Hace pocos días, a través de Causa Justa, dimos a conocer las denuncias anónimas que presentaron unos policías que actualmente, bajo la orden de “carácter reservado” de su comando policial, encabezado por el general Augusto Ríos Tiravanti, se encontraban desde diciembre del año pasado prestando custodia al interior de una empresa agroindustrial en Virú como si se tratara de integrantes de una service, en condiciones nada favorables: mala alimentación y sin poder ver a sus familiares.

Los reclamos no son atendidos a pesar de que se advierte que varios de estos policías están delicados de salud, al sufrir de diabetes y con problemas estomacales al recibir para su consumo arroz que huele a insecticida.

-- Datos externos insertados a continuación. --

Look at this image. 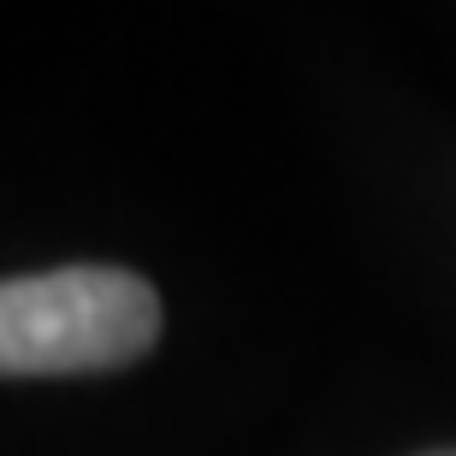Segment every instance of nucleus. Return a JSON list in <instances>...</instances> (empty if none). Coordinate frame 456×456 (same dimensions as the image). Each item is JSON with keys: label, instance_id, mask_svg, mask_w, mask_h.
Masks as SVG:
<instances>
[{"label": "nucleus", "instance_id": "2", "mask_svg": "<svg viewBox=\"0 0 456 456\" xmlns=\"http://www.w3.org/2000/svg\"><path fill=\"white\" fill-rule=\"evenodd\" d=\"M427 456H456V451H427Z\"/></svg>", "mask_w": 456, "mask_h": 456}, {"label": "nucleus", "instance_id": "1", "mask_svg": "<svg viewBox=\"0 0 456 456\" xmlns=\"http://www.w3.org/2000/svg\"><path fill=\"white\" fill-rule=\"evenodd\" d=\"M160 338V297L125 267H53L0 279V373L53 379V373L131 368Z\"/></svg>", "mask_w": 456, "mask_h": 456}]
</instances>
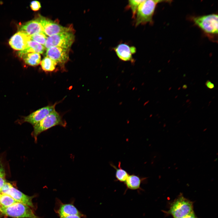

Familiares de los policías se contactaron con Causa Justa e indicaron que entablaron diálogo con los congresistas liberteños para que intervengan, pero a pesar que estos ofrecieron hacerlo, hasta ahora los están esperando. A uno de los parlamentarios a los que recurrieron fue a Diego Bazán Calderón, quien por las redes sociales no se cansa de dar su respaldo a la Policía por la labor que cumple en el control del orden interno.

Pero eso no es todo. Son maltratados también al interior de su institución. Agentes señalan que, tras enterarse de la publicación de Causa Justa, un oficial los hizo formar para reprocharles y decirles que eran “unos llorones, quejosos y cobardes”. “El pueblo uniformado también es maltratado”. De eso no hay dudas.